Nasa has released a picture of a huge cloud of dust and gas resembling a giant Halloween jack-o’-lantern.

The natural formation is called a nebula which formed after a huge star up to 20 times heavier than the Sun exploded.

It’s believed a powerful flow of radiation and particles from the star pushed the dust and gas outwards, creating ‘deep gouges’ in the cloud.

The space pumpkin was spotted by the Spitzer Telescope, which ‘saw the star glowing like a candle at the centre of a hollowed-out pumpkin’.

Every year, the space agency holds a competition in which staff are given one hour to carve a pumpkin on Halloween. 

‘It’s totally different from our normal engineering work, which makes it a nice change of pace,’ said Billy Allen, a JPL mechatronics engineer on the Mars 2020 rover.

‘You don’t get to do much arts and crafts in the rover world.’

Although the actual sculpting must take place during lunch hour, participants are able to prepare ‘non-pumpkin materials like backgrounds, sound effects and motorized parts’ ahead of time.

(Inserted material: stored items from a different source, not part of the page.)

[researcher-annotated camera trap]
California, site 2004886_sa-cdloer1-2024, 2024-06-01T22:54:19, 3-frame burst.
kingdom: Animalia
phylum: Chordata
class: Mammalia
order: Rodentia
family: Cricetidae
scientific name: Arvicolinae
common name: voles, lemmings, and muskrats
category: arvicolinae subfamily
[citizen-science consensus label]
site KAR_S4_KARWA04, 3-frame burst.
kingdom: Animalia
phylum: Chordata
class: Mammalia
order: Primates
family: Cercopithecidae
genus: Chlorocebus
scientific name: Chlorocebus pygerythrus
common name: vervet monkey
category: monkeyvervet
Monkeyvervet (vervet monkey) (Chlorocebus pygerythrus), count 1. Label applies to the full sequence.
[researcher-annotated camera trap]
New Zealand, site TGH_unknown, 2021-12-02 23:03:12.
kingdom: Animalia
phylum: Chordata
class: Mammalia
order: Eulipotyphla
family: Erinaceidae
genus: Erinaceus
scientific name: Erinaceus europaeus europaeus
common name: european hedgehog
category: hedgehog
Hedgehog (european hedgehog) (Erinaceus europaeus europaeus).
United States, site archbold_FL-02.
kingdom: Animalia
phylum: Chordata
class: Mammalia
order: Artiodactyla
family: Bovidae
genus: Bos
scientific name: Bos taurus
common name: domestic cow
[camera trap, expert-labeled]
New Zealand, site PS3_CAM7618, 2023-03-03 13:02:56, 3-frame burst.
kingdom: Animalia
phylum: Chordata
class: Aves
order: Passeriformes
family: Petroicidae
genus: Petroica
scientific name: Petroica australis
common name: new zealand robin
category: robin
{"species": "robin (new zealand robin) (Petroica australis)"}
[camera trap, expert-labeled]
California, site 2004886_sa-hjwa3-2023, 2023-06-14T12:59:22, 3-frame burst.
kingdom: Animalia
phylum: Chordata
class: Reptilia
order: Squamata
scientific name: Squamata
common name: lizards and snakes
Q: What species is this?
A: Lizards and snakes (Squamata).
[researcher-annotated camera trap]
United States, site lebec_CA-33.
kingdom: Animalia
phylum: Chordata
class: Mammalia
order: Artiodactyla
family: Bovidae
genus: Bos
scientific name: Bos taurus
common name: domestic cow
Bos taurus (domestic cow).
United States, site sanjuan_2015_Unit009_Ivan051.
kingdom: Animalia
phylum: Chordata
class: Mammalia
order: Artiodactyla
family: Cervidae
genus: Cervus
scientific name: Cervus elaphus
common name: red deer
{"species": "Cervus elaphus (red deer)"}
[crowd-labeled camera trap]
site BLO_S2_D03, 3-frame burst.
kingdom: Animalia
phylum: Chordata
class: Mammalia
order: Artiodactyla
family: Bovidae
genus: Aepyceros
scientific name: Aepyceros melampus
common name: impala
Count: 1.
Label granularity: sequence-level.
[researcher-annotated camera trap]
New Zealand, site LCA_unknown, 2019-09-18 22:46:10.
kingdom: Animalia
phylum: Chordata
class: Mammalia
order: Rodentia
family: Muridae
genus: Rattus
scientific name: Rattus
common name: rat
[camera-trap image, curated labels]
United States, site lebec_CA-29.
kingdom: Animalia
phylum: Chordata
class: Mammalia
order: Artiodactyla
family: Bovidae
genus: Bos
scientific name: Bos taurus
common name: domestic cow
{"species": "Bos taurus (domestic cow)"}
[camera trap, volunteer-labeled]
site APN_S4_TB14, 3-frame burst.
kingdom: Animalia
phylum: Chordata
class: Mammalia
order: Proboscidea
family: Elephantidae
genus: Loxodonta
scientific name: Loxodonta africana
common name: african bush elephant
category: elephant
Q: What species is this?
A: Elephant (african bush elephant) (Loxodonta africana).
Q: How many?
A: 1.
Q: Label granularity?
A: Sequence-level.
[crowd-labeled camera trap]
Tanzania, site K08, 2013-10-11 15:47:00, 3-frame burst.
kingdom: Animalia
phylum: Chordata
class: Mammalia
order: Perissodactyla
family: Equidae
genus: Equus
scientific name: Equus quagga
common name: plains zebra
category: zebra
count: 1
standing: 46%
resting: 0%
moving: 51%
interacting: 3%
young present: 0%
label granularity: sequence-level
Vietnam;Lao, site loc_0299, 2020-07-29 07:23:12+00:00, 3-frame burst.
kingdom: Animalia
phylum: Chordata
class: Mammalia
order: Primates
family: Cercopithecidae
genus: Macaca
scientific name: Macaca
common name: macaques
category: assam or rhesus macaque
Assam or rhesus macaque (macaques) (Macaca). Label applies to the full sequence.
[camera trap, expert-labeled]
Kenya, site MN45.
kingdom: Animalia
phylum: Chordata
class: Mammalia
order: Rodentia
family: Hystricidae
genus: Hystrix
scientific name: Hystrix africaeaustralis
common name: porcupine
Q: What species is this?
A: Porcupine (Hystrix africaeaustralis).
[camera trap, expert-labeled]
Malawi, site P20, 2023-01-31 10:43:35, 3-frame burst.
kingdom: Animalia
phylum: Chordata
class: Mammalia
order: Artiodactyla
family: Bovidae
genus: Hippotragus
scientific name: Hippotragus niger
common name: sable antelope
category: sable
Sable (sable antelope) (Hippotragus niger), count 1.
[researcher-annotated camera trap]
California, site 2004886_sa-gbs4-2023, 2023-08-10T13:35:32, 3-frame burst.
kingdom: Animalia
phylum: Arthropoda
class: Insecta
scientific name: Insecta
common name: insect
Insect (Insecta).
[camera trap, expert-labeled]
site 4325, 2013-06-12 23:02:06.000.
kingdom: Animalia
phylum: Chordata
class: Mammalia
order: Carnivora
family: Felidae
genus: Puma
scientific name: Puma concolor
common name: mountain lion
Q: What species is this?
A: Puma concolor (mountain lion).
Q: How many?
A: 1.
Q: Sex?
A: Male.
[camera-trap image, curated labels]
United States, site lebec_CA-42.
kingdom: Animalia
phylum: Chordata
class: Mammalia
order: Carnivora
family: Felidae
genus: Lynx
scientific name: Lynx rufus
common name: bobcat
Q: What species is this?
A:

First prize was given to Allen’s ‘Lunar Jack-o’-lander’ which paid tribute to the 50th anniversary of Nasa’s Apollo 11 moon landings.

‘To create the landing sequence, they used a pulley system to lower the Moon-bound gourd onto a screen playing real Apollo audio and footage while “smoke” from a fog machine billowed from beneath the spacecraft,’ Nasa wrote.

‘The other winner, “Lucy’s Chocolate Factory,” was a life-size re-creation of the “Job Switching” episode from the TV show “I Love Lucy,” complete with a pumpkin-headed Lucy standing in front of a candy-carrying conveyor belt.’













Nasa’s brightest minds also used a pumpkin to depict a probe drilling into Europa – a moon of Jupiter believed to be hiding an ocean frozen beneath its thicky icy crust.

Another team designed ‘a smoking, green-scaled dragon emerging from a pumpkin egg’ and a scene from the horrir movie ‘Us’ showing a pumpkin stabbing its twin.

Senior mechanical engineer Mike Meacham headed up a team made up of more senior engineers and managers.

He ‘riffed on their age’ with a creation called ‘Emoji Hell’ that’s a giant Newton’s cradle (a swinging ball machine often seen on office workers’ desks) made of an emoji pumpkin and bowling balls.

‘I think people are going bigger this year,’ Meacham said.

‘I’ve seen a lot of structures, including our own, which is enormous. I had to sneak it in last night.’

The hour-long carving portion was ‘hectic’ and saw some teams using table saws and power drills – which is definitely not the sort of thing we’d advise you to try at home.